__Required work__
As a JSON list of strings with one string per line and blank lines omitted, give everything in the records below from the line containing "What spatial distance" down to the last line of the records, both included.

***** Data for processing

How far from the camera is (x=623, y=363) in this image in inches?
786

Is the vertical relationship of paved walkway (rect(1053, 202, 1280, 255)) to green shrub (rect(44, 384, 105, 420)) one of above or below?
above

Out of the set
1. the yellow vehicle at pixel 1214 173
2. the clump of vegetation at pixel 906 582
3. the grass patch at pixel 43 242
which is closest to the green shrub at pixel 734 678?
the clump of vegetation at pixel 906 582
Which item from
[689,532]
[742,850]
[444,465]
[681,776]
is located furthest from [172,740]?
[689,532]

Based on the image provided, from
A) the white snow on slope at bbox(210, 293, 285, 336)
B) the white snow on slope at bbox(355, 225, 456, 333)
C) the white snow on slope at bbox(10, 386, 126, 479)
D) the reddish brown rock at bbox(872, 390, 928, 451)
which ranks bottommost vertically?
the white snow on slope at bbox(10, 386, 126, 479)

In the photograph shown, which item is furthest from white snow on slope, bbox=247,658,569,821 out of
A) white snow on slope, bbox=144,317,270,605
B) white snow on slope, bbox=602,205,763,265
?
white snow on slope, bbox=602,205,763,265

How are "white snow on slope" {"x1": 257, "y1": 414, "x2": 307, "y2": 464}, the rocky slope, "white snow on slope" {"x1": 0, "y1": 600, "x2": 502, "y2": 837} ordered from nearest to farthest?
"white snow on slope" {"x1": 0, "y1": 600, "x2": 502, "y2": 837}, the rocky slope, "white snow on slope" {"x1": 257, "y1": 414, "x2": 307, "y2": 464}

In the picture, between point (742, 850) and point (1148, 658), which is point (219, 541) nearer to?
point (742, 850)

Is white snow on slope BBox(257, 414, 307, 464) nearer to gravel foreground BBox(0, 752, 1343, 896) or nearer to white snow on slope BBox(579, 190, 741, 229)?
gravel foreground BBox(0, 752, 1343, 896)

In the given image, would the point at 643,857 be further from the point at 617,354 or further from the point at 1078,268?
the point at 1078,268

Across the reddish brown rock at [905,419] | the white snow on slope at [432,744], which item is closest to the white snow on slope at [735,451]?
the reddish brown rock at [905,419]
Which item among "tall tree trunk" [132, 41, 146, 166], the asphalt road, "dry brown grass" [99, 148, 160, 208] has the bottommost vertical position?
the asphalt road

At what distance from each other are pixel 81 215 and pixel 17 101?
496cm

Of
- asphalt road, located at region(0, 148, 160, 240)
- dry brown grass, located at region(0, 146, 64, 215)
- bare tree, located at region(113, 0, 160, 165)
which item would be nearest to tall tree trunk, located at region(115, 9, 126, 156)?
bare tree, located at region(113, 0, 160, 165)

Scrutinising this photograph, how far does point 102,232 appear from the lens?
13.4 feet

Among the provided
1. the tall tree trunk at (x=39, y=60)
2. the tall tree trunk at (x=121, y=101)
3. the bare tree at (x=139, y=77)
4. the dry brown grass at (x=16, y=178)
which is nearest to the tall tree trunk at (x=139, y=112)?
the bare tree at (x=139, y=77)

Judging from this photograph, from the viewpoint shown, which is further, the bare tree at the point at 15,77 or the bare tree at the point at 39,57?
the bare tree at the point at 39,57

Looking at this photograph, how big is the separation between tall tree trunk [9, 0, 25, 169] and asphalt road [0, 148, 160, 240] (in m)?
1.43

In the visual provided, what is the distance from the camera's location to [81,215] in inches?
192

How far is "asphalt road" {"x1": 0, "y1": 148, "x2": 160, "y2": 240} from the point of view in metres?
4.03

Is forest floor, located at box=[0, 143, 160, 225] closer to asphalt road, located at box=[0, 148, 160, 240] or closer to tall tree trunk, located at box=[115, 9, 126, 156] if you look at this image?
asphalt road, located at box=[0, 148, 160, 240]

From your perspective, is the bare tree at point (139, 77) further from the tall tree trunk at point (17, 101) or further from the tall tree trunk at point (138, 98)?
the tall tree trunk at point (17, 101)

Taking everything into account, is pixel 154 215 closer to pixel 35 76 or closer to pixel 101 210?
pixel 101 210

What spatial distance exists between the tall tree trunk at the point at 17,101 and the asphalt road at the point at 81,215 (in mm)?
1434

**********

__Solution for this exercise__
[
  "What spatial distance exists between the tall tree trunk at the point at 17,101 and the asphalt road at the point at 81,215 (in mm)?",
  "1434"
]